Nur ein Viertel aller Erwachsenen in Südafrika verfügt über ein regelmäßiges Einkommen. Von diesem wiederum erhalten 70 Prozent weniger als 2.500 Rand (270 EUR) monatlich. Der durchschnittliche Verdiener versorgt weitere acht bis zehn Menschen mit seinem Einkommen. Die Inflationsrate liegt in Südafrika bei fast vier Prozent. Seit Januar 2010 haben außerdem mehr als eine Million SüdafrikanerInnen ihren Job verloren.

Vor diesem Hintergrund von „Maßlosigkeit“ der Streikenden zu sprechen, wie es die ANC-Regierung unter Präsident Jacob Zuma macht, spottet den objektiven Umständen der Bevölkerungsmehrheit.

Generalstreik abgeblasen

Das energische Auftreten der Streikenden spielte eine entscheidende Rolle bei den Verhandlungen. Die Regierungsseite wurde mehrfach durch die anhaltenden Proteste genötigt, ihr Angebot zu korrigieren. Ein besseres Ergebnis für die Beschäftigten wurde jedoch durch das Abwenden eines Generalstreiks durch die Cosatu-Führung vertan. Dies ist um so bedauerlicher, da parallel zum Öffentlichen Dienst auch die angeschlossenen Einzelgewerkschaften der Metall- und Minenarbeiter im Ausstand um höhere Löhne sind. Cosatu fällt damit den berechtigten Forderungen ihrer eigenen Mitglieder in den Rücken.

Seit dem Ende der Apartheid 1994 ist Cosatu in der „Tripartite-Allianz“ mit dem seitdem regierenden ANC sowie der South African Communist Party (SACP) verbunden. Offiziell eigenständig, sind alle drei Organisationen eng miteinander verzahnt. Die gemeinsamen Aktivitäten reichen von der gemeinsamen Organisierung politischer Aktivitäten bis zur Aufstellung gemeinsamer Listen für Wahlen.

Dies geschieht scheinbar ungeachtet des neoliberalen Kurses, den der ANC seit Mitte der neunziger Jahre fährt. Dieser führte zu einem Wachstum ohne neue Arbeitsplätze und einer verschärften Kluft zwischen Arm und Reich.

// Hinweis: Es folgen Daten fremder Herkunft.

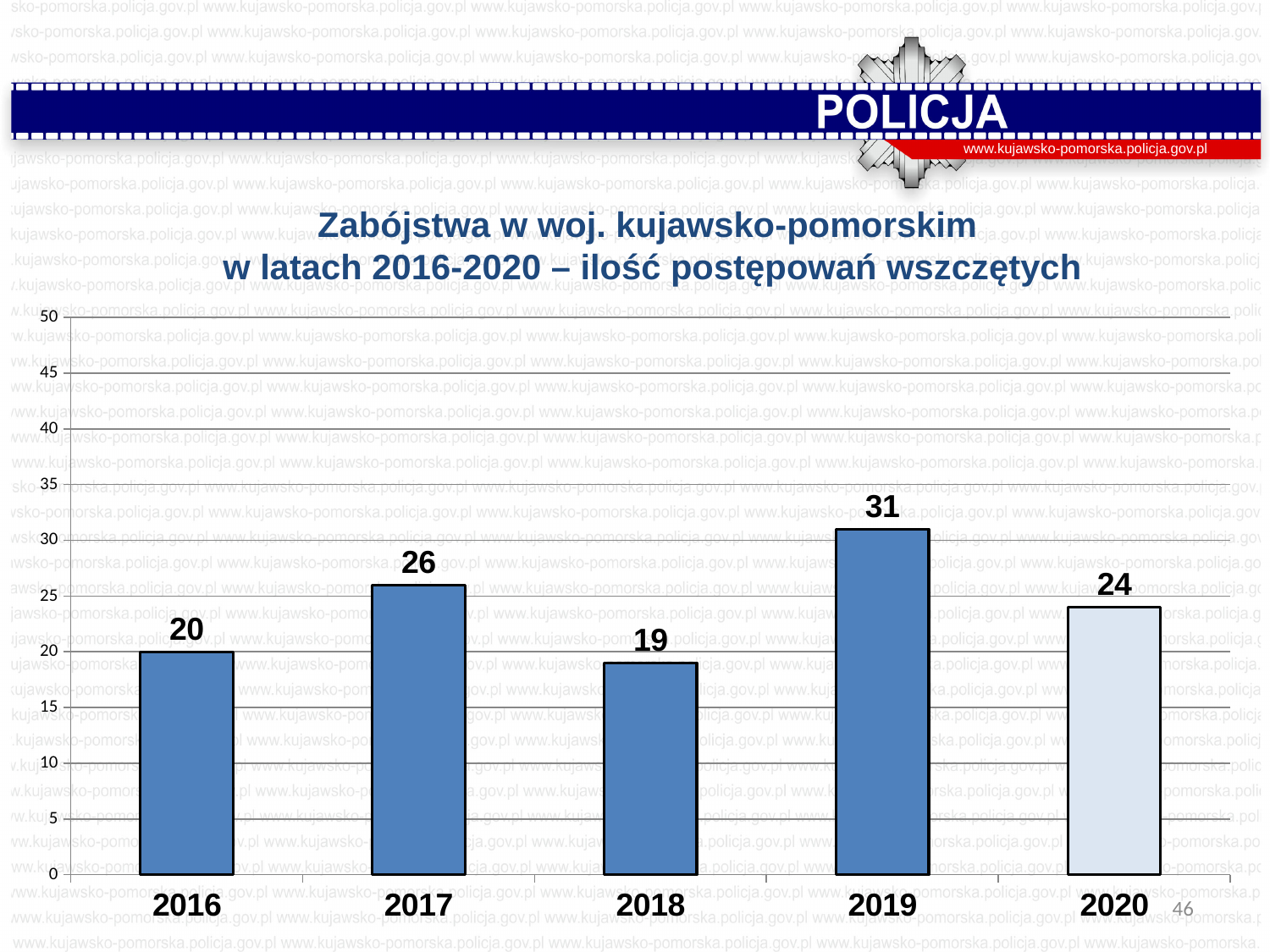
Which is larger, the value for 2017 or the value for 2020? 2017 What is the title of the chart? Zabójstwa w woj. kujawsko-pomorskim w latach 2016-2020 – ilość postępowań wszczętych Which year has the lowest value? 2018 What is the value for 2016? 20 What kind of chart is shown on the slide? bar chart What is the difference between the values for 2017 and 2016? 6 What is the value for 2019? 31 How many years are shown on the chart? 5 What is the value for 2020? 24 Which year has the highest value? 2019 What is the difference between the values for 2019 and 2018? 12 Is the value for 2019 greater or less than 30? greater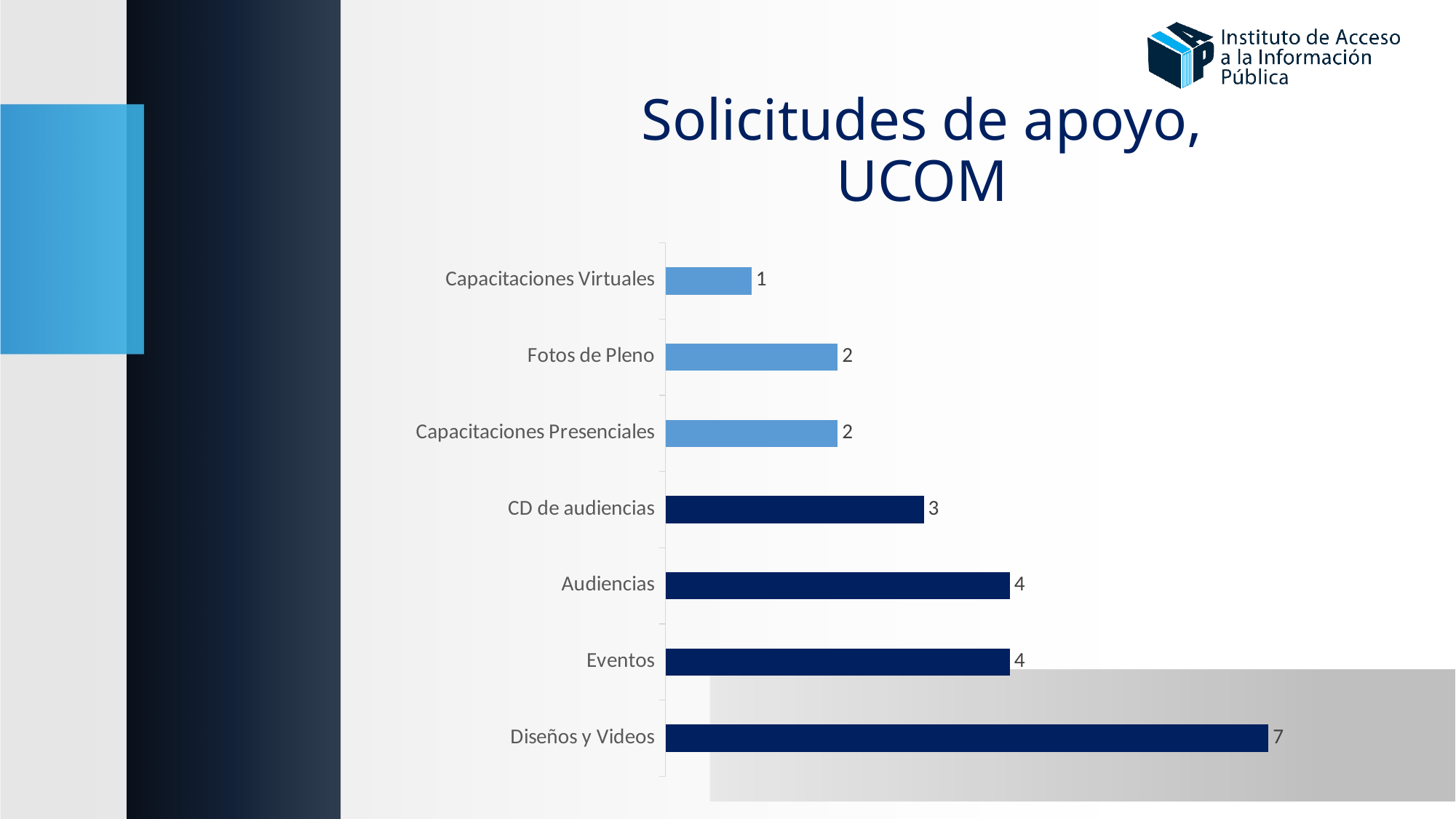
What kind of chart is shown on the slide? Bar chart Which is larger, the value for CD de audiencias or the value for Fotos de Pleno? CD de audiencias What is the value for Fotos de Pleno? 2 Which category has the lowest value? Capacitaciones Virtuales What is the title of the slide? Solicitudes de apoyo, UCOM What is the difference between the values for Audiencias and Capacitaciones Presenciales? 2 Which category has the highest value? Diseños y Videos What is the value for Diseños y Videos? 7 What is the value for CD de audiencias? 3 How many categories are shown in the chart? 7 What is the difference between the values for Diseños y Videos and Eventos? 3 What is the value for Capacitaciones Virtuales? 1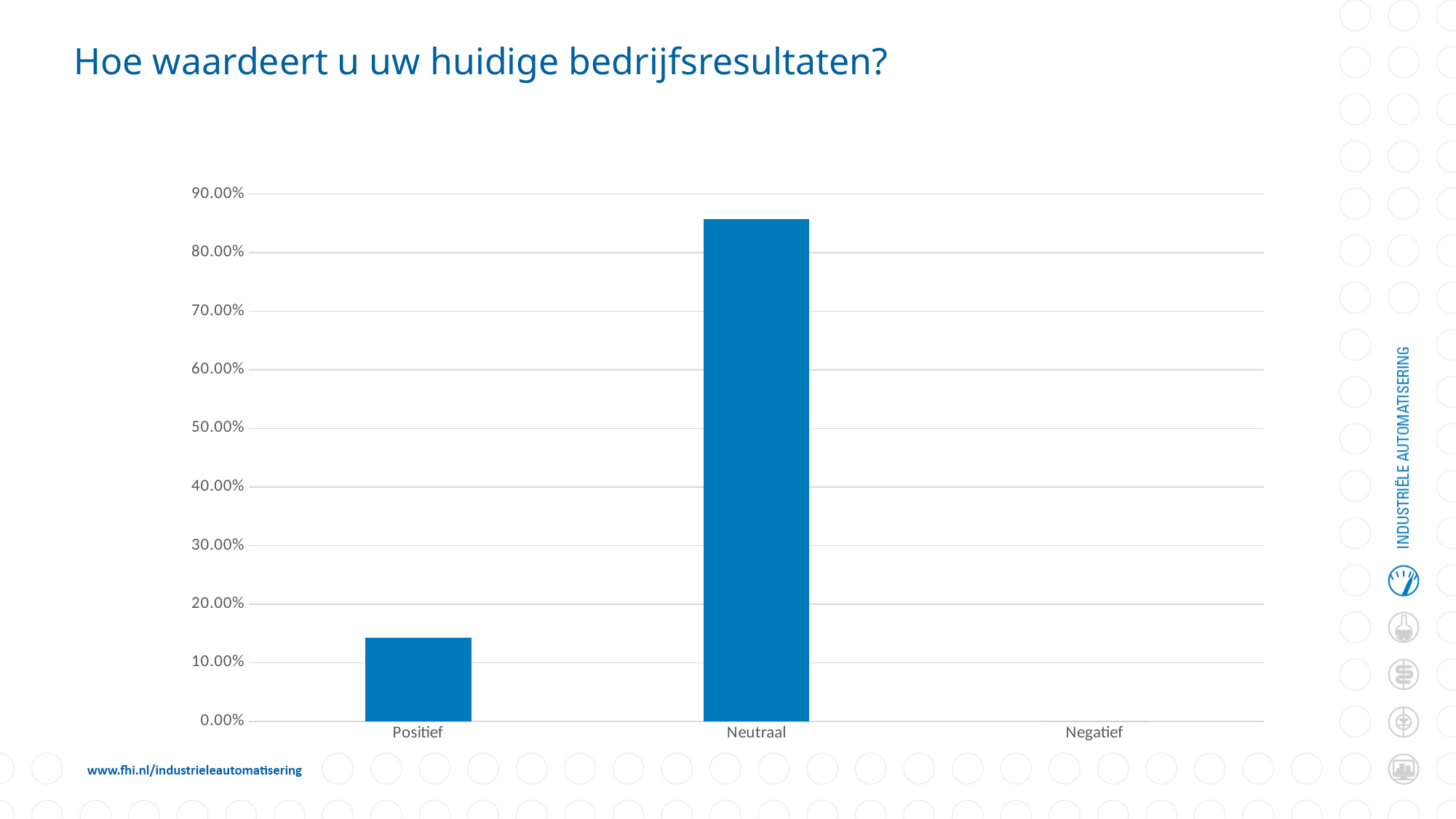
Is the value for Neutraal greater or less than 90.00%? less How many categories are shown on the x axis of the chart? 3 Which category has the lowest value in the chart? Negatief What kind of chart is shown on the slide? bar chart What is the value for Negatief in the chart? 0.00% Is the value for Positief greater or less than 10.00%? greater Is the value for Neutraal greater or less than 80.00%? greater What is the title of the slide containing the chart? Hoe waardeert u uw huidige bedrijfsresultaten? What is the highest value shown on the y axis of the chart? 90.00% Which is larger, the value for Positief or the value for Neutraal? Neutraal Which category has the highest value in the chart? Neutraal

Auch wenn der Streik nunmehr beendet scheint: Die Tatsache, dass sich die Wut der Beschäftigten nicht nur gegen den Präsidenten Zuma, sondern auch gegen die mit dem ANC kungelnde Gewerkschaftsbürokratie richtet, zeigt, dass ein tiefer Riss im Verhältnis der Bevölkerung zu den sie angeblich repräsentierenden Eliten besteht.